**Work instructions:** Extract, exactly and without pictures, every line from the one that includes "What is the numerical" through the final line of the material below.

>>

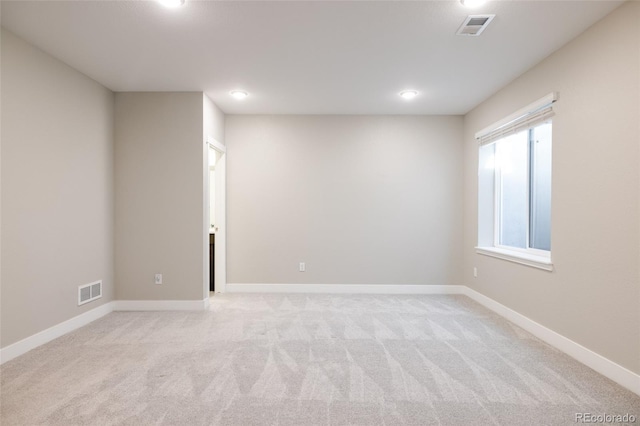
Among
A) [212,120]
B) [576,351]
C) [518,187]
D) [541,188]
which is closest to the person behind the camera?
[576,351]

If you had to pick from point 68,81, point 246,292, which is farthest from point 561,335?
point 68,81

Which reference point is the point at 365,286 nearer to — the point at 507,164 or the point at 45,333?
the point at 507,164

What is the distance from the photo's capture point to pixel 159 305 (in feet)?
13.7

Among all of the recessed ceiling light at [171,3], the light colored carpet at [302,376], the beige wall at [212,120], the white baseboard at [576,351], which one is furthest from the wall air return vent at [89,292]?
the white baseboard at [576,351]

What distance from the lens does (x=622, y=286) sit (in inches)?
93.3

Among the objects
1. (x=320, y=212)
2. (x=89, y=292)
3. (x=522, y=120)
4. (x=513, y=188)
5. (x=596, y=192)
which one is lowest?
(x=89, y=292)

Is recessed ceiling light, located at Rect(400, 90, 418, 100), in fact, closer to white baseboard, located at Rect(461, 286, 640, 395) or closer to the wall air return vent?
white baseboard, located at Rect(461, 286, 640, 395)

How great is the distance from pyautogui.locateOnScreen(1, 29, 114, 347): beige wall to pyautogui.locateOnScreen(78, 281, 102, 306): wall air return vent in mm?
61

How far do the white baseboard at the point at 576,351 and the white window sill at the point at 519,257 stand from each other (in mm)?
539

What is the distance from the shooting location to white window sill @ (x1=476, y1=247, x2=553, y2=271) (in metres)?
3.20

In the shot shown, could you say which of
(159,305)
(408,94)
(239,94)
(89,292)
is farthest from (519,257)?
(89,292)

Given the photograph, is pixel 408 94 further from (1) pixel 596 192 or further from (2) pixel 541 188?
(1) pixel 596 192

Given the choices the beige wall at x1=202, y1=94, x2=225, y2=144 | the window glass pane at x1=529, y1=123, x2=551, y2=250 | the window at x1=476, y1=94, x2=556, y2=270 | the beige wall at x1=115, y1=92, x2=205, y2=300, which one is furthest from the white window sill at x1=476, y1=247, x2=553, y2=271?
the beige wall at x1=202, y1=94, x2=225, y2=144

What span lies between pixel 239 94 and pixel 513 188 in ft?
11.3
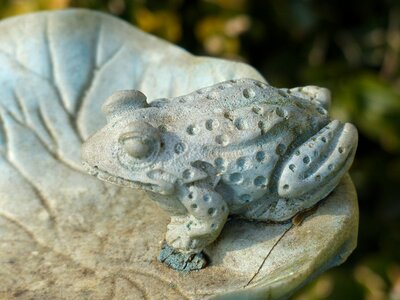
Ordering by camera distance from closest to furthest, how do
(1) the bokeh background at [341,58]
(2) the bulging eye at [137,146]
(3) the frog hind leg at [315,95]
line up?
1. (2) the bulging eye at [137,146]
2. (3) the frog hind leg at [315,95]
3. (1) the bokeh background at [341,58]

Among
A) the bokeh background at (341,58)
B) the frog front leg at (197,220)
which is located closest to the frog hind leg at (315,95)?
the frog front leg at (197,220)

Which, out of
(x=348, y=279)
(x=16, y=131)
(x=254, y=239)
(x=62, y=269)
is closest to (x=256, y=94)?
(x=254, y=239)

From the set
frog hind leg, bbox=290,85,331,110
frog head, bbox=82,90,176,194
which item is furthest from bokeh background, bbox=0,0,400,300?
frog head, bbox=82,90,176,194

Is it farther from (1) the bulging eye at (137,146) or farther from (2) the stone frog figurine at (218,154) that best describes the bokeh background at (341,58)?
(1) the bulging eye at (137,146)

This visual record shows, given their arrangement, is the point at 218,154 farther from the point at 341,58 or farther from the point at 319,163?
the point at 341,58

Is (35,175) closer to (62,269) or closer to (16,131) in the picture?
(16,131)

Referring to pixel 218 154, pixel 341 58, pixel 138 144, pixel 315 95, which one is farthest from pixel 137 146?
pixel 341 58

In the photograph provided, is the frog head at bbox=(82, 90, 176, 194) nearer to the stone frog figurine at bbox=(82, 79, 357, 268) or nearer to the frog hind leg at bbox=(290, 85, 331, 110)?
the stone frog figurine at bbox=(82, 79, 357, 268)
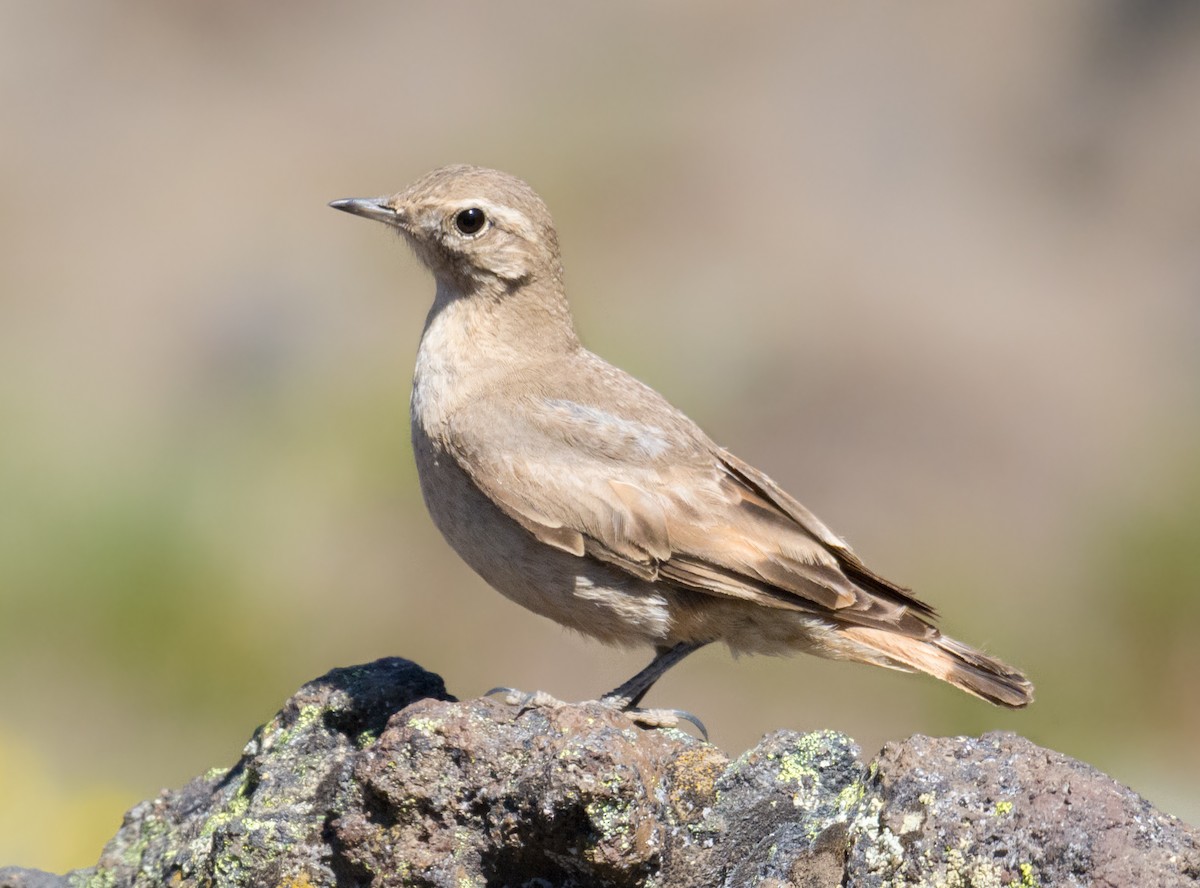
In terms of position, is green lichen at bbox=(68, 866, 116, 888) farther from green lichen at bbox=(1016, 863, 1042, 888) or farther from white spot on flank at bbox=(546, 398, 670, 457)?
green lichen at bbox=(1016, 863, 1042, 888)

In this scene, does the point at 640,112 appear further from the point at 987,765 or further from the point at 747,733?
the point at 987,765

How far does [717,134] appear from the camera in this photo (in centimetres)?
2372

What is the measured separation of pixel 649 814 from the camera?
5.22 metres

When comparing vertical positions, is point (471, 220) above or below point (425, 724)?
above

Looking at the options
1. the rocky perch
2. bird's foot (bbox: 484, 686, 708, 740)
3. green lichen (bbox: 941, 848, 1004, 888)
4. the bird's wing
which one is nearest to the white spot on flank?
the bird's wing

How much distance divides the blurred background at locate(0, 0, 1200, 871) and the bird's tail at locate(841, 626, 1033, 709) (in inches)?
76.4

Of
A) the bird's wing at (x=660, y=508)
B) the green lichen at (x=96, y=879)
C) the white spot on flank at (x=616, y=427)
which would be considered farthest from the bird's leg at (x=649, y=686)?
the green lichen at (x=96, y=879)

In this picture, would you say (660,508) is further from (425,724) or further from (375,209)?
(375,209)

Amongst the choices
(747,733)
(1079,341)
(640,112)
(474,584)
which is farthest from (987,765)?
(640,112)

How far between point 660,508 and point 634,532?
0.57 feet

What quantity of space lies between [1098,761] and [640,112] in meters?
13.8

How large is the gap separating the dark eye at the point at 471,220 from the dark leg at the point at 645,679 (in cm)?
212

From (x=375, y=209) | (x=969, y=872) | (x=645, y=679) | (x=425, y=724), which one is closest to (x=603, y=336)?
(x=375, y=209)

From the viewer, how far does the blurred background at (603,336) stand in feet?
41.9
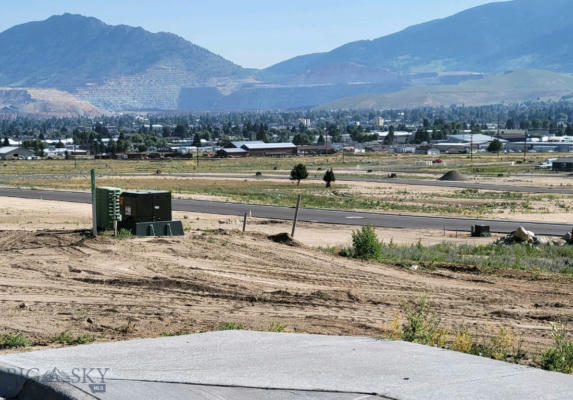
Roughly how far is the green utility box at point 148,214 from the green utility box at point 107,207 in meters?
Answer: 0.41

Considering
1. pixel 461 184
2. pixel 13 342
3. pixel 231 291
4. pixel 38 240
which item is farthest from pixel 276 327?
pixel 461 184

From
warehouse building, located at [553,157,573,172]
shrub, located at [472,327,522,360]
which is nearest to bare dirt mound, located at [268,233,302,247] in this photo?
shrub, located at [472,327,522,360]

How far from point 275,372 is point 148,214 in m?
22.5

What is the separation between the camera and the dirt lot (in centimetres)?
1611

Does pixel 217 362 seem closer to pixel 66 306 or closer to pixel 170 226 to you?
pixel 66 306

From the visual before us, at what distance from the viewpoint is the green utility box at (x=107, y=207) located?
31.9 m

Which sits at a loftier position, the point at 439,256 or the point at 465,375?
the point at 465,375

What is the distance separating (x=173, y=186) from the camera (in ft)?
281

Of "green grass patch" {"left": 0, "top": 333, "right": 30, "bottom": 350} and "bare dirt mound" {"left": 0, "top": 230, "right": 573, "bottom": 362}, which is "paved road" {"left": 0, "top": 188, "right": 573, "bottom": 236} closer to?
"bare dirt mound" {"left": 0, "top": 230, "right": 573, "bottom": 362}

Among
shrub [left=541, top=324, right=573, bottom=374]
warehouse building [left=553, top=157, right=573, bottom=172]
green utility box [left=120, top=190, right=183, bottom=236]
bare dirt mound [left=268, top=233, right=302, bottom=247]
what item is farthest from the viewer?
warehouse building [left=553, top=157, right=573, bottom=172]

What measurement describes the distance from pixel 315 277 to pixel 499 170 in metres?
106

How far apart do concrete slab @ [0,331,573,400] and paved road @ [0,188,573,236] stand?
32832mm

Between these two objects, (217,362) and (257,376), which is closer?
(257,376)

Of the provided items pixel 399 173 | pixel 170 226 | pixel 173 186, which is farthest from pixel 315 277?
pixel 399 173
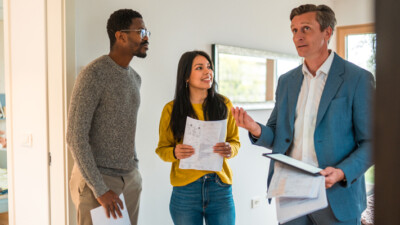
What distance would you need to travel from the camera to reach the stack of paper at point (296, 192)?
4.23 feet

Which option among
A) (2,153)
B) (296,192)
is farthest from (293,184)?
(2,153)

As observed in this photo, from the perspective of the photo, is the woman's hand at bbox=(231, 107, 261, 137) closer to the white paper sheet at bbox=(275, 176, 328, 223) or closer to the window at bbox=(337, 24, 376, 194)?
the white paper sheet at bbox=(275, 176, 328, 223)

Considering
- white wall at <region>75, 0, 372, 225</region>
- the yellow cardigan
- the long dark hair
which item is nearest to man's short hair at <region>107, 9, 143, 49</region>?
white wall at <region>75, 0, 372, 225</region>

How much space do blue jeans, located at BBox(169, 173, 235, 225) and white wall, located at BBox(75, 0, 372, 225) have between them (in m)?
0.58

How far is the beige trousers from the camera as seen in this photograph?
1.71 metres

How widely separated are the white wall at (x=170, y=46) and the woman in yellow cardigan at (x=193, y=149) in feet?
1.47

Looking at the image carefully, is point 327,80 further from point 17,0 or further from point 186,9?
point 17,0

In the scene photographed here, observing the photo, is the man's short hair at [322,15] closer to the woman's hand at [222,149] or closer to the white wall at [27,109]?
the woman's hand at [222,149]

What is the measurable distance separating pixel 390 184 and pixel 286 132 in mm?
1376

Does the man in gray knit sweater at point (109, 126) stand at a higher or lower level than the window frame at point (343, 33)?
lower

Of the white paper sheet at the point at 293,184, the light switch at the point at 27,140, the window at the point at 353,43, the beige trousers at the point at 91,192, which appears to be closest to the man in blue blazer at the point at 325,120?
the white paper sheet at the point at 293,184

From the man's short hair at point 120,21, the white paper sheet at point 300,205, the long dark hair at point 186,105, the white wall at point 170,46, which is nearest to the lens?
the white paper sheet at point 300,205

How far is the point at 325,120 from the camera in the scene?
1480 mm

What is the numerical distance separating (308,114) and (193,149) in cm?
66
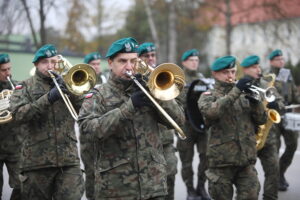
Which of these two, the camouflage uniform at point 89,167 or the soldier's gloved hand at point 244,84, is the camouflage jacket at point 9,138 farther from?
the soldier's gloved hand at point 244,84

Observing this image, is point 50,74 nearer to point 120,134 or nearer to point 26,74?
point 120,134

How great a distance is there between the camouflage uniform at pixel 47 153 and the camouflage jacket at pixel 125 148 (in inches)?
52.0

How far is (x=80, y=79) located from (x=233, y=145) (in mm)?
1934

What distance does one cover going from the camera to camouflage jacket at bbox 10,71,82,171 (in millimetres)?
5238

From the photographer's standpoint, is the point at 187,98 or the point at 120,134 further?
the point at 187,98

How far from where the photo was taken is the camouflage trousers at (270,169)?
6602 mm

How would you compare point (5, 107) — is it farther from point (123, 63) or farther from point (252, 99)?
point (252, 99)

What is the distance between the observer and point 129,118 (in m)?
3.79

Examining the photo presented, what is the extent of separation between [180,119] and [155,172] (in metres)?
0.50

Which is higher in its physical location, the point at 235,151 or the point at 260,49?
the point at 260,49

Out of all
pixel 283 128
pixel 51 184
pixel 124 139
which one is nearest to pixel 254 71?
pixel 283 128

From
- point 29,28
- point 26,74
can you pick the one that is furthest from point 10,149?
point 26,74

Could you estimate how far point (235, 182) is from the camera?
18.8 ft

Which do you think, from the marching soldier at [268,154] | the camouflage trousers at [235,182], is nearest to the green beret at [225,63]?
the marching soldier at [268,154]
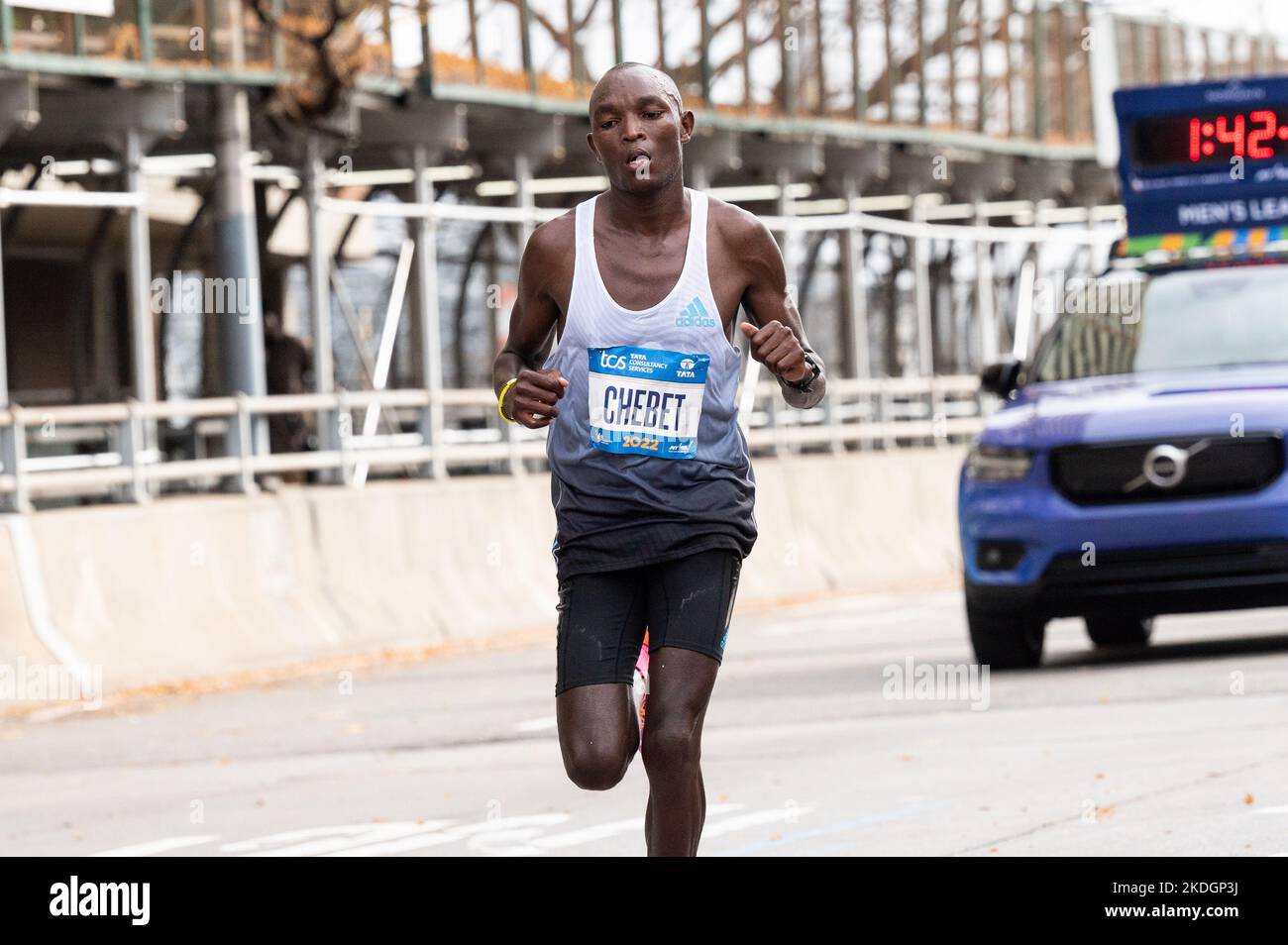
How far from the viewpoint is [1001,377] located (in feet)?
49.2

<<

**Answer for this exercise:**
What is the numerical distance separating (308,114) and (193,149) in cm?
66
Which of these two, the camouflage uniform at point 89,167 or the soldier's gloved hand at point 244,84, is the camouflage jacket at point 9,138 farther from?
the soldier's gloved hand at point 244,84

Observing this image, is point 50,74 nearer to point 120,134 or nearer to point 26,74?
point 120,134

How great a distance is there between the camouflage uniform at pixel 47 153 and the camouflage jacket at pixel 125 148 (in inches)?
52.0

How far is (x=80, y=79) located from (x=233, y=145) (in mm)?
1934

What distance does one cover going from the camera to camouflage jacket at bbox 10,71,82,171 (in millimetres)?
5238

From the photographer's standpoint, is the point at 187,98 or the point at 120,134 further?
the point at 187,98

How far from where the photo was taken is the camouflage trousers at (270,169)?
6602 mm

How would you compare point (5, 107) — is it farther from point (123, 63) or farther from point (252, 99)?
point (252, 99)

What is the distance between the observer and point 129,118 (in m)?
3.79

Examining the photo presented, what is the extent of separation between [180,119] and [155,172] (in metres)?
0.50

Which is higher in its physical location, the point at 235,151 or the point at 260,49?
the point at 260,49

Out of all
pixel 283 128
pixel 51 184
pixel 124 139
which one is nearest to pixel 254 71?
pixel 283 128

From
- point 29,28
- point 26,74
can you pick the one that is furthest from point 10,149?
point 26,74

Could you estimate how far point (235, 182) is from the camera?
18.8 ft

Which do you think, from the marching soldier at [268,154] | the camouflage trousers at [235,182], is nearest to the green beret at [225,63]?
the marching soldier at [268,154]
How far from the viewpoint is [1001,377] located (in feet)?
49.2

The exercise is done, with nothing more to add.